ТЕКСТ ДЛЯ ЧТЕНИЯ —
Эта же тема была и на первом ужине, куда был приглашен уже через несколько часов по приезду. Больная тема. Я приехал из России, я сейчас в Польше, с поляками. Теперь этот доклад МАК. Поговорим…
Пшемыслав Грушка, независимый польский журналист, родился в Варшаве, в районе Жолиборж, в 1972 году.
С конца 80-х годов, работал для разных изданий в Руанде, Афганистане, Югославии, Южной Осетии и в других странах, в которых происходили вооруженные конфликты. Со второй половины 2000-х его работа стала в большей степени связана с Россией. Писал для польских газет "Речьпосполита", "Дзеннек", "Выборча" и других.
Считает Россию великой страной, которой «часто не везет». Предвзятого отношения, в отличие от многих поляков, к русским не имеет. Во время визита Путина в Польшу 1 сентября 2009 года, посвященного 70-летию с начала Второй мировой войны, ожидал, как и многие журналисты, резких заявлений в адрес своей страны, но, как сам теперь говорит «рад, что ошибся», так как российский премьер вместо этого призвал пережить прошлое, вместе стремясь к взаимопониманию.
В настоящее время преподает уроки журналистского мастерства в разделе «репортаж» на журналистском факультете Варшавского госуниверситета, продолжая сотрудничать с рядом изданий.
Про военную историю Польши часто шуткой говорит: «Вот ведь страна – ни одной войны не выиграли». Считает, что нынешнее руководство Польши «не совсем серьезно относится к стране». Расстроен, что недавний скандал с министром транспорта Польши, связанный с перебоями в движении, не окончился его отставкой, как того требовала оппозиция. Хотя саму оппозицию в Польше считает явно слабой и «рассеянной».
Любит русскую литературу и поэзию. Говорит почти на всех славянских языках, а также на английском, немецком и французском. Отношение к русским СМИ, по его словам, «с надеждой».
Пшемыслав Грушка:
– Дима, я тебе говорил, чтоб ты лучше темой Катыни не занимался. С учетом последних событий – ничего для тебя хорошего из этого не выйдет.

КОРОТКАЯ ЗАДАЧА A — Где и в каком году, согласно тексту для чтения, родился Пшемыслав Грушка?

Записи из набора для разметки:
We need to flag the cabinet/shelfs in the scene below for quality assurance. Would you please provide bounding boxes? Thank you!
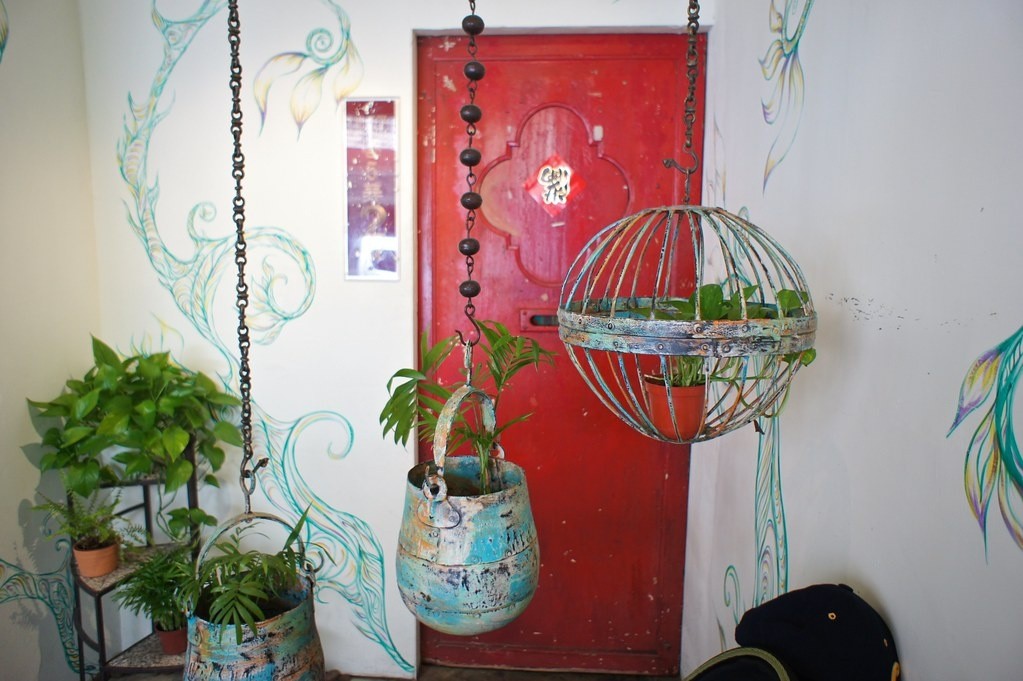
[66,432,201,681]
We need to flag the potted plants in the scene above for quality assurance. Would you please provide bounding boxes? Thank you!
[110,501,337,680]
[632,284,817,441]
[379,320,558,636]
[27,468,156,579]
[25,332,245,551]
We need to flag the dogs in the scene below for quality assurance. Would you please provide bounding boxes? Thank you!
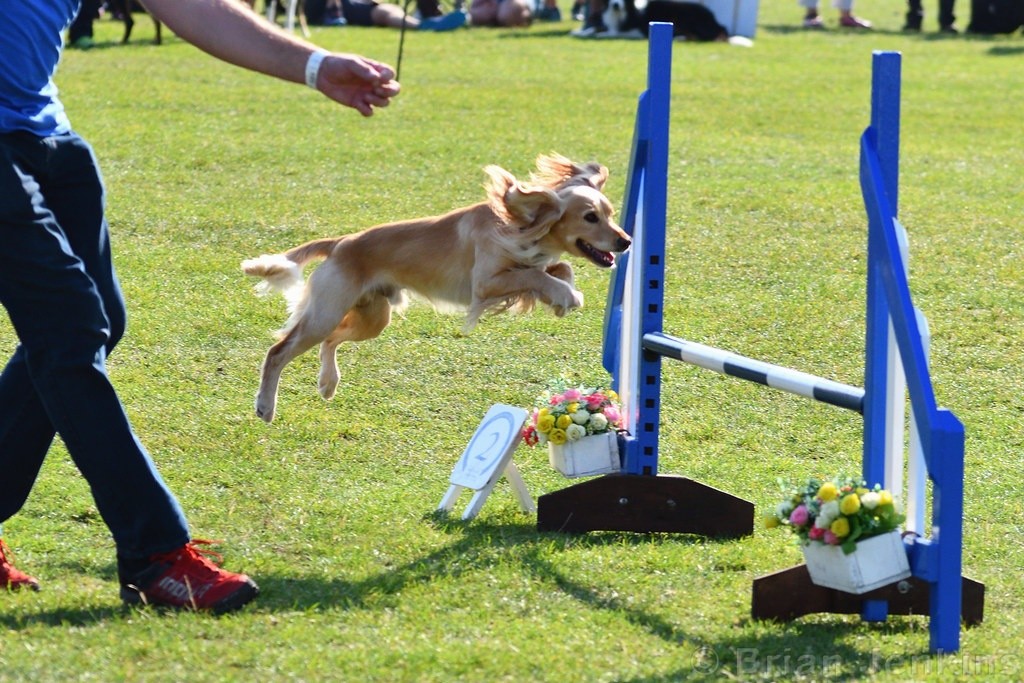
[240,150,632,422]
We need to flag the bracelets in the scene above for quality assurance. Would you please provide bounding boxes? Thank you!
[305,48,331,90]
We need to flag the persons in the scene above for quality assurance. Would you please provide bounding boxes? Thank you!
[242,0,642,37]
[0,0,400,618]
[903,0,958,33]
[799,0,873,29]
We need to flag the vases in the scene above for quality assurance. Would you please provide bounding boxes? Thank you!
[547,431,621,479]
[801,528,911,594]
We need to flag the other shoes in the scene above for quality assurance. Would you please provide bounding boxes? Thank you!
[325,6,347,25]
[840,17,872,28]
[803,15,823,28]
[418,11,465,32]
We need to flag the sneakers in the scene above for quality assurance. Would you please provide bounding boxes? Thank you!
[0,539,42,592]
[73,35,95,49]
[120,539,260,617]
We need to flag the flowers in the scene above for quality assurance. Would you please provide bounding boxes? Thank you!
[759,469,906,557]
[521,383,625,447]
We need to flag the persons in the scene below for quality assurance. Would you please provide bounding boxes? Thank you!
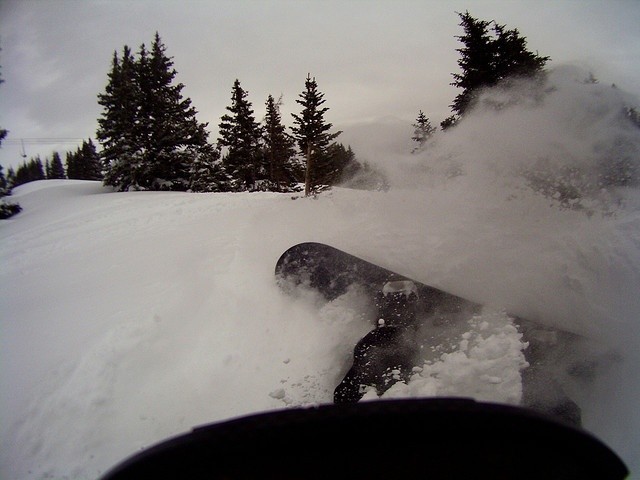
[98,280,631,480]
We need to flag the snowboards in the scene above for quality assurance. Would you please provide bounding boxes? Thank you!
[274,241,602,415]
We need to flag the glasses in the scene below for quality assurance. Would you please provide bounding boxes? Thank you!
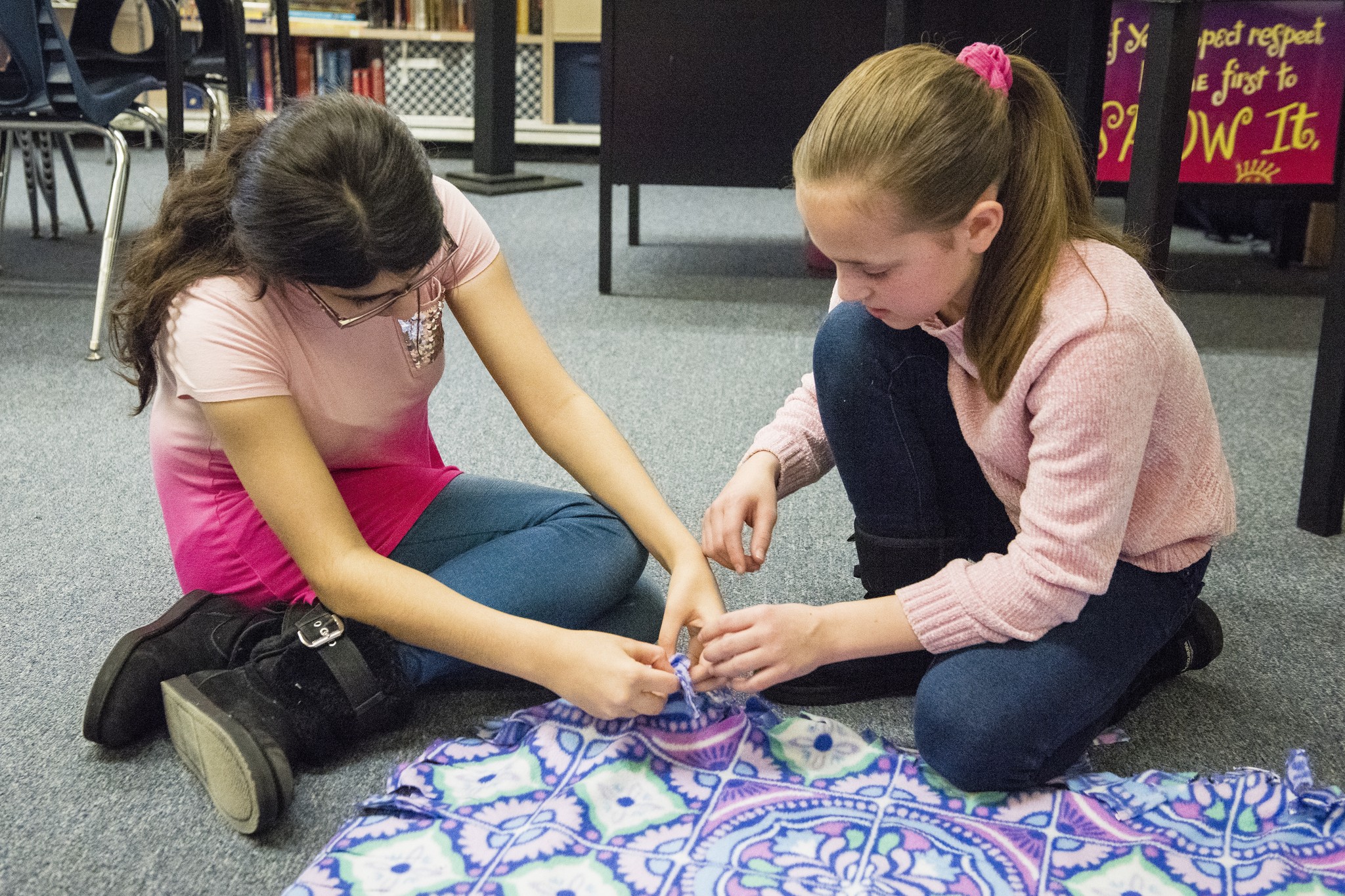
[302,227,459,329]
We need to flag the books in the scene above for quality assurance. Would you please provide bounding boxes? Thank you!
[368,0,473,31]
[182,32,384,112]
[243,0,368,20]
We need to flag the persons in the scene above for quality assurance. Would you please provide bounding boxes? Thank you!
[697,28,1237,792]
[84,89,751,837]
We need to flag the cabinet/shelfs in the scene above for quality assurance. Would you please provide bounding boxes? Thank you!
[48,0,602,152]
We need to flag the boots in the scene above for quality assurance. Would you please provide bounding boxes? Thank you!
[161,607,411,837]
[760,516,1015,705]
[1112,601,1222,721]
[82,591,287,755]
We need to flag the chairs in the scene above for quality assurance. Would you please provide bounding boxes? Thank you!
[0,0,232,364]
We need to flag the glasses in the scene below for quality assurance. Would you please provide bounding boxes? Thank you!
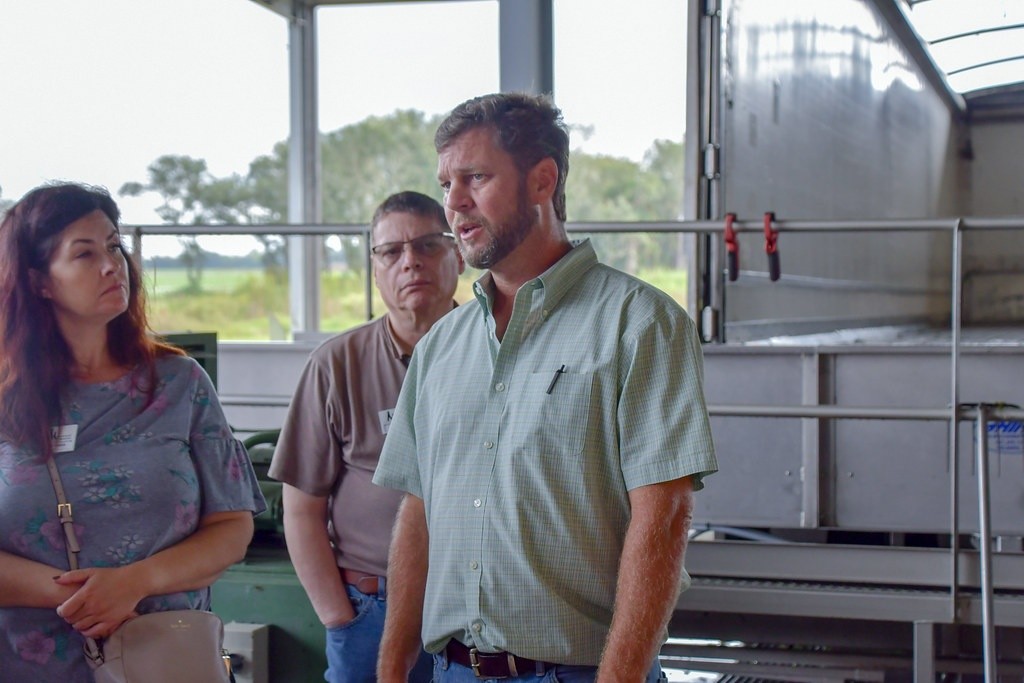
[370,232,455,264]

КОРОТКАЯ ЗАДАЧА B — Оформите записи как CSV с двумя столбцами, «запрос» и «ответ», отведя по строке на каждый запрос, с каждым полем в кавычках и заменой переносов строк пробелами. Начните с первой строки записей, закончите строкой, где есть «[66,432,201,681]», а изображения в ответ не включайте.

ПОЛНОЕ РЕШЕНИЕ A — В Варшаве, в районе Жолиборж, в 1972 году.

ПОЛНОЕ РЕШЕНИЕ B —
запрос,ответ
"We need to flag the cabinet/shelfs in the scene below for quality assurance. Would you please provide bounding boxes? Thank you!","[66,432,201,681]"